A lot of eyebrows were raised when a last minute perk was thrown into the Trump administration's tax bill on Dec. 17, giving a tax break to people profiting from certain kinds of real estate sales—like Donald Trump.
The US president had long insisted that his bill would cost him "a fortune," but this addition clearly helps rich people in his industry. It gives a 20% windfall to pass-through businesses like LLCs which don't pay corporate tax on their profits, instead passing it through to their owners who then pay personal tax on it as income. As Quartz has documented, Trump makes extensive use of LLCs in his own real estate dealings.
There were plenty of reasons to make this available to huge swaths of small American businesses, but even Republican lawmakers were at a loss to explain why it was now helping real estate LLCs, which don't tend to employ many people.
Meanwhile, data uncovered by USA Today reveals a huge shift in how clients of the Trump Organization buy. In the two years before Trump became the Republican presidential nominee, just 4% of his customers used LLCs to buy his real estate—now that number is at 70%, USA Today reports. If and when those buyers sell their apartments, they stand to make a much larger windfall on the profits, following the tax bill's passage.
Shell companies are often used in the real estate sector to hide owners' real identities, as well as for their potential tax benefits. At least one Trump buyer told USA Today that the anonymity motivated him—alongside other financial benefits.
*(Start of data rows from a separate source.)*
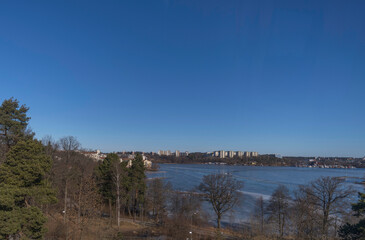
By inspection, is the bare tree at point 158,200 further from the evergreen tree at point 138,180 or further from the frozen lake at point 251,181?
the frozen lake at point 251,181

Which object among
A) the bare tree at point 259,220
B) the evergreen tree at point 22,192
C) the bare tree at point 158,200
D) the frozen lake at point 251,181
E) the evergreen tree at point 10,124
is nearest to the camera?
the evergreen tree at point 22,192

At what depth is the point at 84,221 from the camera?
1573 cm

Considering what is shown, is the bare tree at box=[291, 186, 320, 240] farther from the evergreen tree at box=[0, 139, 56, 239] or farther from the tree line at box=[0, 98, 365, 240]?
the evergreen tree at box=[0, 139, 56, 239]

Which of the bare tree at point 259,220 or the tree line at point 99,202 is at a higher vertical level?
the tree line at point 99,202

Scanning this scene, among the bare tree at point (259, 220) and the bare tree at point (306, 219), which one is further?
the bare tree at point (259, 220)

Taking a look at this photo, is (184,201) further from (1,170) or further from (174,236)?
(1,170)

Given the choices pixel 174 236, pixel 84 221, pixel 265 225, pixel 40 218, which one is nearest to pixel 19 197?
pixel 40 218

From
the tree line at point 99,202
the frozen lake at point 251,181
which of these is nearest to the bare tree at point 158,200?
the tree line at point 99,202

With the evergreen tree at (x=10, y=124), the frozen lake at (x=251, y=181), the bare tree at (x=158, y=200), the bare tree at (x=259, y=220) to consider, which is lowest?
the frozen lake at (x=251, y=181)

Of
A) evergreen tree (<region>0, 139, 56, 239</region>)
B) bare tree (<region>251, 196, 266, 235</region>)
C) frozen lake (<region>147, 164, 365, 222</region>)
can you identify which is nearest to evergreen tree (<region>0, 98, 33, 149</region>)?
evergreen tree (<region>0, 139, 56, 239</region>)

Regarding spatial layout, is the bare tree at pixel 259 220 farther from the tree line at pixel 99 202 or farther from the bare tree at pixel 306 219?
the bare tree at pixel 306 219

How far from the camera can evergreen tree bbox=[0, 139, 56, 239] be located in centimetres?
975

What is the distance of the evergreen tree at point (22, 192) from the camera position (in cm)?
975

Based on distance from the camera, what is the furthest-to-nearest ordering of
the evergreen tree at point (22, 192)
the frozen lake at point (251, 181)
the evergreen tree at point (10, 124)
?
the frozen lake at point (251, 181) → the evergreen tree at point (10, 124) → the evergreen tree at point (22, 192)
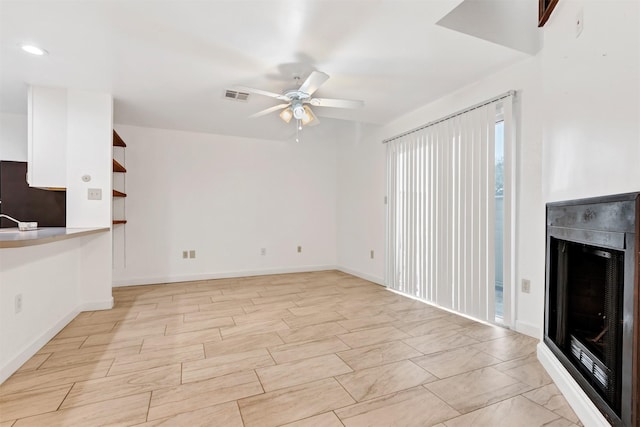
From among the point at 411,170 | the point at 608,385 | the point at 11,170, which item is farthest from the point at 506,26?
the point at 11,170

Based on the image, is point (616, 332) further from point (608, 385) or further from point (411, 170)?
point (411, 170)

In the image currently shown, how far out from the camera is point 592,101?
143 cm

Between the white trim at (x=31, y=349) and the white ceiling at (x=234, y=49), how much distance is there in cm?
214

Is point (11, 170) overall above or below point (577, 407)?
above

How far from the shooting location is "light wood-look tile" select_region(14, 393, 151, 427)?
140cm

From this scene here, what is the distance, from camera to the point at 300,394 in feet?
5.35

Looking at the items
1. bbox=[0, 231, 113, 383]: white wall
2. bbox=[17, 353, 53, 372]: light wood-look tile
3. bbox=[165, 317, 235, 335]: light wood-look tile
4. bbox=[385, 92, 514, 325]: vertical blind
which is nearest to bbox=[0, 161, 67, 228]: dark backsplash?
bbox=[0, 231, 113, 383]: white wall

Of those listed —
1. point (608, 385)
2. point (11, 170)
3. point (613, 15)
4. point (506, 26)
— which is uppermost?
point (506, 26)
But shrouding buyers' identities in secrecy creates an ethical quandary: if watchdogs don't know who they are, it's very difficult to know to know if buyers are currying favor with the president.
Trump's independent ethics advisor Bobby Burchfield told USA Today he has a four-point test to evaluate whether it would be proper to sell to a given customer, but he reportedly refused to say whether he turned down a single real estate deal in 2017.
Trump has said he would not involve himself in business dealings as president, instead leaving it to be run through a trust by his sons. However, there's no legal provision in that structure to stop him discussing its activities with them, and he can withdraw money from it at any time.